Sorting Entries

Entries in the raw index file are sorted primarily on their index keys and secondarily on their page numbers. Index keys are sorted first; within the same index key, page numbers are sorted numerically. Sort keys and numeric page numbers are used in the comparison, while actual keys and literal page fields are entered into the resulting index. In our design, a complete index key is an aggregate of one or more sort keys plus the same or a smaller number of actual keys. The comparison is based on sort keys, but if two aggregates have identical sort fields and page numbers, the actual keys can be used to distinguish their order.

Index keys can be categorized into the following groups: strings, numbers, and symbols. A string is a pattern whose leading character is a letter in the alphabet.
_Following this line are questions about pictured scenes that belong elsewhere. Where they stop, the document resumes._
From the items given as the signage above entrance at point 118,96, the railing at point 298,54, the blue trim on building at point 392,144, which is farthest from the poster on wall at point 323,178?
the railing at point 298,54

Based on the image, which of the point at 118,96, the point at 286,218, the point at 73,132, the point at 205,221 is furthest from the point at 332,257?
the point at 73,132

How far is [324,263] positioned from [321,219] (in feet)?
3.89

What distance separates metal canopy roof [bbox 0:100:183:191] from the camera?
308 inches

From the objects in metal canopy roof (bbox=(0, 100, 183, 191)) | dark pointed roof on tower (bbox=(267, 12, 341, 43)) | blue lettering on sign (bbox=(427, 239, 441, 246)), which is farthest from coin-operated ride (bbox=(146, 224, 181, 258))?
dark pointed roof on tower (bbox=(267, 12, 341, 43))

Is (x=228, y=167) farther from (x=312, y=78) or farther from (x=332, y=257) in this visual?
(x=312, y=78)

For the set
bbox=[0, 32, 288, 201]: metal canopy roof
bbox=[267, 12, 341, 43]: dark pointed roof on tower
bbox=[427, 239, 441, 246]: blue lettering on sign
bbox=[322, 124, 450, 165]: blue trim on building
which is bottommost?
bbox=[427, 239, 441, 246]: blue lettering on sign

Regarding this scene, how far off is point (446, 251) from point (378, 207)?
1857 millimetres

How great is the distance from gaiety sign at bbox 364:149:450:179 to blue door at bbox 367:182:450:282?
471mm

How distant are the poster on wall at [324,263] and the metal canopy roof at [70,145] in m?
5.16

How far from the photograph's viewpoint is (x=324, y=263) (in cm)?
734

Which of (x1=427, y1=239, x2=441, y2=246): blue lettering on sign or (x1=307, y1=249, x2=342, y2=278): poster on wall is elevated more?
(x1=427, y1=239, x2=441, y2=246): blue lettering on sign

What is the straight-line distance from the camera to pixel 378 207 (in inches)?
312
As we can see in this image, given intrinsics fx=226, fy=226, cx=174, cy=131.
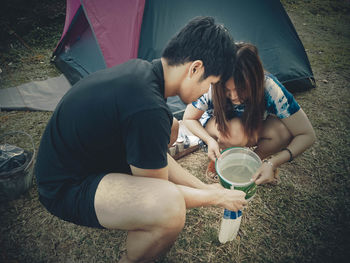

A number is a pattern consisting of all digits. A symbol is a pattern beginning with a character not in the union of the English alphabet and arabic digits or starting with a digit but mixed with non-digits. Members of the same group should appear in sequence. Hence there are two issues concerning ordering: one deals with entries within a group; the other is the global precedence among the three groups in question. Details of sorting index keys can be found in Reference [18].

There are three basic types of numerals for page numbers: roman, alphabetic, and arabic. The sorting of arbitrary combinations of these three types of numerals (e.g., 112, iv, II-12, A.1.3, etc.) must be based on their numeric values and relative precedence. The attribute of page_precedence in Table 2, for instance, specifies the precedence. Again, details of sorting page numbers can be found in Reference [18].